PROMPT –
Reproduce, word for word, the stretch of the SQL query thread below from "What am I getting" through "the format YYYY-MM-DD.".

SELECTED EXTRACT –
▶

Search code examples
mysqlsqldataframedata-extraction

What am I getting wrong in this SQL query?


Write a query that retrieves only a ranked list of the most prolific days in October 2020, prolific measured in number of posts per day. Your query should return those days in a single-column table (column name post_day) in the format YYYY-MM-DD.

This is my table:

CREATE TABLE posts(
            postid INT NOT NULL,
            posted_at DATETIME, 
            num_comments INT,
            score INT,
            selftext TEXT,
            title VARCHAR(10000),
            total_awards_received INT,
            upvote_ratio DOUBLE,
            id INT,
            PRIMARY KEY  (postid),
            FOREIGN KEY (id) REFERENCES users(id)

This is my query:

try:
    with connection.cursor() as cur:
        q = """
                SELECT CAST(posted_at AS DATE) AS post_day
                FROM posts p
                WHERE posted_at BETWEEN '2020-10-01' AND '2020-10-30'
                HAVING count(post_day)

◀

STUDY MATERIAL –
▶

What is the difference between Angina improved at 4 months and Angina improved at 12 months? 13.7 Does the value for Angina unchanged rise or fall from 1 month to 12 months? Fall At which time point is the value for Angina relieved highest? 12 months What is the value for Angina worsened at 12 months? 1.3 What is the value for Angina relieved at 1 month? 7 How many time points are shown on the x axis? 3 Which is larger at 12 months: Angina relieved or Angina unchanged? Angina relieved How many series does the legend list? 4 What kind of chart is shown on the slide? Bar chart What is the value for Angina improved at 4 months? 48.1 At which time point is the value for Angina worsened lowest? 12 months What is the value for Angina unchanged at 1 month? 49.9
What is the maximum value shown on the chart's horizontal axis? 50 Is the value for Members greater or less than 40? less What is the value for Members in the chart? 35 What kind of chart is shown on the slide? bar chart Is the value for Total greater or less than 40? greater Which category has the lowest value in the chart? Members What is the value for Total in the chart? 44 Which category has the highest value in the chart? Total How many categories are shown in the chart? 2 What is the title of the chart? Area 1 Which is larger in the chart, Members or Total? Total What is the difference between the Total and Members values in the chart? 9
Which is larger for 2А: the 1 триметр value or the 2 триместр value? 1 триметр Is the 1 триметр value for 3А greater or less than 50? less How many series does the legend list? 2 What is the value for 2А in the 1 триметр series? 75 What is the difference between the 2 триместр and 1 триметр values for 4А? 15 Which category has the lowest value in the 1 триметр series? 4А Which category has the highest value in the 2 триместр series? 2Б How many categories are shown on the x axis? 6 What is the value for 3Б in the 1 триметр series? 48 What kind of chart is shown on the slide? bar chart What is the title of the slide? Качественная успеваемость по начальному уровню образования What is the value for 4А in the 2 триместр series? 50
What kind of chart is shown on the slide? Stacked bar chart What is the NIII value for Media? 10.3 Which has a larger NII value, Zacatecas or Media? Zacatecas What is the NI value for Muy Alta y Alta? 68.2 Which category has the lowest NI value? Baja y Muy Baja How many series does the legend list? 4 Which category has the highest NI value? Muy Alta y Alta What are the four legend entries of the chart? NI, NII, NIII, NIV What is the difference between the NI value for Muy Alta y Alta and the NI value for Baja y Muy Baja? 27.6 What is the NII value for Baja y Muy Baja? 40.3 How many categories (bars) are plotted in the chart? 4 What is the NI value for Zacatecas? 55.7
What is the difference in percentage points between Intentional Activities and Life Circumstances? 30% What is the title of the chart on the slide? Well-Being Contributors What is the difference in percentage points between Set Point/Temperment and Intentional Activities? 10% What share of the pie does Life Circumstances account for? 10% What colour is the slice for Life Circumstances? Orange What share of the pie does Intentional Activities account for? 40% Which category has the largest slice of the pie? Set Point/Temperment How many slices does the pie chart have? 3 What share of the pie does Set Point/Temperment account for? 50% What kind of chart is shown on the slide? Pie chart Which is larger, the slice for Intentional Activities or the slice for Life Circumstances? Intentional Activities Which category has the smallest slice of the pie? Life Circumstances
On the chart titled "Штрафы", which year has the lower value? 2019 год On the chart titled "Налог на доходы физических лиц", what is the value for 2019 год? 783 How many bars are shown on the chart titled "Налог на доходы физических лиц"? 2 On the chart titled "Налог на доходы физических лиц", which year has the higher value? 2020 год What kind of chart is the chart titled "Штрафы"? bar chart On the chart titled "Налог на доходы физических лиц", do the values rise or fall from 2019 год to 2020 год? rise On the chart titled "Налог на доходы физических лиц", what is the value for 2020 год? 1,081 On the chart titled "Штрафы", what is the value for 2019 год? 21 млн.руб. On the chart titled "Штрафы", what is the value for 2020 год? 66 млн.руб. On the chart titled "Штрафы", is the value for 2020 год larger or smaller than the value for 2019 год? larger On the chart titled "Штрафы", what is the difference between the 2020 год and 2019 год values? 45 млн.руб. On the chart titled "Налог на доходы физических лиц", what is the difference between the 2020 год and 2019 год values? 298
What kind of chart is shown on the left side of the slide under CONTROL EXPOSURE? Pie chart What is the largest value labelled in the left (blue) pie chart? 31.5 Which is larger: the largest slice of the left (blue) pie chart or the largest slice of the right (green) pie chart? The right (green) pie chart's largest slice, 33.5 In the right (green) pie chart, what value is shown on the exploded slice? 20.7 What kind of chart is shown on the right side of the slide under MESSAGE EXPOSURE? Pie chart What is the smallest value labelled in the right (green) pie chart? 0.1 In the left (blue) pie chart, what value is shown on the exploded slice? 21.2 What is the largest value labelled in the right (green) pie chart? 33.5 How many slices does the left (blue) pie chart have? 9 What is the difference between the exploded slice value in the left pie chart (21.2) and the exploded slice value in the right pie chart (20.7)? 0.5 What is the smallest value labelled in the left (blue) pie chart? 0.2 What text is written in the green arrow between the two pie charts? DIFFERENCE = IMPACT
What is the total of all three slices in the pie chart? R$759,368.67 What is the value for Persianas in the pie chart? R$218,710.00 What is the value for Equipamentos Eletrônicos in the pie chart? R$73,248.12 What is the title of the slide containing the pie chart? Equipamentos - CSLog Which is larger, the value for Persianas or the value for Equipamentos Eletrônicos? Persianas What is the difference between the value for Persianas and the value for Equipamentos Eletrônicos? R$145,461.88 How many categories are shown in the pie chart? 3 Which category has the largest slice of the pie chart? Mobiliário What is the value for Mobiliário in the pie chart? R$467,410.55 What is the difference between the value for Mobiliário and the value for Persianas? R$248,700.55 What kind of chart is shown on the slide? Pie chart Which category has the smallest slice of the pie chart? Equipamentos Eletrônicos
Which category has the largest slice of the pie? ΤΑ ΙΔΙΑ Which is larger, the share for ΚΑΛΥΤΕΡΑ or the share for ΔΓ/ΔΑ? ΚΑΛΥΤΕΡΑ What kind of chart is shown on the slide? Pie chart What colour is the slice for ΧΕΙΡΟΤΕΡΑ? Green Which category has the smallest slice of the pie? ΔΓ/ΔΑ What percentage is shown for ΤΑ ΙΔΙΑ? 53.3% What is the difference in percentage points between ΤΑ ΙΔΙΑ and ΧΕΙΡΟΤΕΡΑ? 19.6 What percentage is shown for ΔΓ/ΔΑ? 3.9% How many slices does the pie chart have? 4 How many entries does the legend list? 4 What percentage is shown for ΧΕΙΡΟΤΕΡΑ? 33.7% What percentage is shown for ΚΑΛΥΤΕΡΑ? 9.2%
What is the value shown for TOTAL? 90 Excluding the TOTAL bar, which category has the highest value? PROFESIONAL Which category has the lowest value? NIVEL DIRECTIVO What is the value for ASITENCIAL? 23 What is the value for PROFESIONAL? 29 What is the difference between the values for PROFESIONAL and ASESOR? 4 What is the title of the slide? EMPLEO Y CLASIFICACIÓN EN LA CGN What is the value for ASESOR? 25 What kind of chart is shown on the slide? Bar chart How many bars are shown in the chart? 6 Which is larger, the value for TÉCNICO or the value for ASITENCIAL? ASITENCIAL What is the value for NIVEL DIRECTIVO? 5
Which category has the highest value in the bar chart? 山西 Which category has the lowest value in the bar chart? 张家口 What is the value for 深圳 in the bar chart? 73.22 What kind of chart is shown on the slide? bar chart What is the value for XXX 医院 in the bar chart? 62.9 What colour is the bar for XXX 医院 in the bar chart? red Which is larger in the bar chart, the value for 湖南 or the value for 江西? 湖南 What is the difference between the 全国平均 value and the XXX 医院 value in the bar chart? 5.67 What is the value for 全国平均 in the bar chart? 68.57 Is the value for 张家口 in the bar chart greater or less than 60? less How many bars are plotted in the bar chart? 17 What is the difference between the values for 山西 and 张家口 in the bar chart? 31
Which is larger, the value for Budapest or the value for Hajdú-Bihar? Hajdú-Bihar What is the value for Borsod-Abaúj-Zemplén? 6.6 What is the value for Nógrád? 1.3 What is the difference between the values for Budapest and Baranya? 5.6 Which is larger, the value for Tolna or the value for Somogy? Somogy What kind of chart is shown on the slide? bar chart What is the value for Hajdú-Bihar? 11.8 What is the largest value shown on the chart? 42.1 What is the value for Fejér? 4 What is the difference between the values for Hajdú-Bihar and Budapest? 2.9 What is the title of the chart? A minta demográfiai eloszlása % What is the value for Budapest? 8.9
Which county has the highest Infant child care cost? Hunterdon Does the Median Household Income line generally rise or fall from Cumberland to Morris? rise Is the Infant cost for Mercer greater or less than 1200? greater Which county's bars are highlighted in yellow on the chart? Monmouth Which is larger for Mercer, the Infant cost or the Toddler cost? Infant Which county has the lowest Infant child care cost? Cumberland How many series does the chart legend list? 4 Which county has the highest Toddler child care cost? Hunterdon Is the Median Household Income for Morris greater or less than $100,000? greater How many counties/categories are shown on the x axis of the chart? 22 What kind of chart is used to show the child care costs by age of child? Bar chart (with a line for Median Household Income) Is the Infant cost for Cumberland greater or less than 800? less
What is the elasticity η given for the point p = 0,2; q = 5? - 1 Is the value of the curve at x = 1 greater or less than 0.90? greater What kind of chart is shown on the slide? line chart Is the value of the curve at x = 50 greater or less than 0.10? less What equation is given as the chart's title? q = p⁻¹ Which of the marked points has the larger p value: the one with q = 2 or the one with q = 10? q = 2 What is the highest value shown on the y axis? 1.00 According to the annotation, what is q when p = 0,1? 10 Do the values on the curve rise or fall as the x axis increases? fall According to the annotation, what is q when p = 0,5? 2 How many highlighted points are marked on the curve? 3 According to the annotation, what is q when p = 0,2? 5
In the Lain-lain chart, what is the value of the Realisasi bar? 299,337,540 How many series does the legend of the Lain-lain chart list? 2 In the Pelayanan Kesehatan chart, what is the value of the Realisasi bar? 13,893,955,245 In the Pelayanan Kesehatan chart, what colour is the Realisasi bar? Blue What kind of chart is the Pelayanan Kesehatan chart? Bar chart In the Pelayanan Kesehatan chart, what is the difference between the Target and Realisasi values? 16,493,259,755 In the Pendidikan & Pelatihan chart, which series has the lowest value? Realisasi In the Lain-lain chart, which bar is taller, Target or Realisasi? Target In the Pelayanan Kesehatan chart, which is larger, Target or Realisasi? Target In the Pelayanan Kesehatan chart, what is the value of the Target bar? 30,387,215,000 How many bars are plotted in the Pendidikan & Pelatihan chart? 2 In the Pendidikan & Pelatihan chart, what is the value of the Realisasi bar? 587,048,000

◀

ANSWER AREA –
What am I getting wrong in this SQL query?


Write a query that retrieves only a ranked list of the most prolific days in October 2020, prolific measured in number of posts per day. Your query should return those days in a single-column table (column name post_day) in the format YYYY-MM-DD.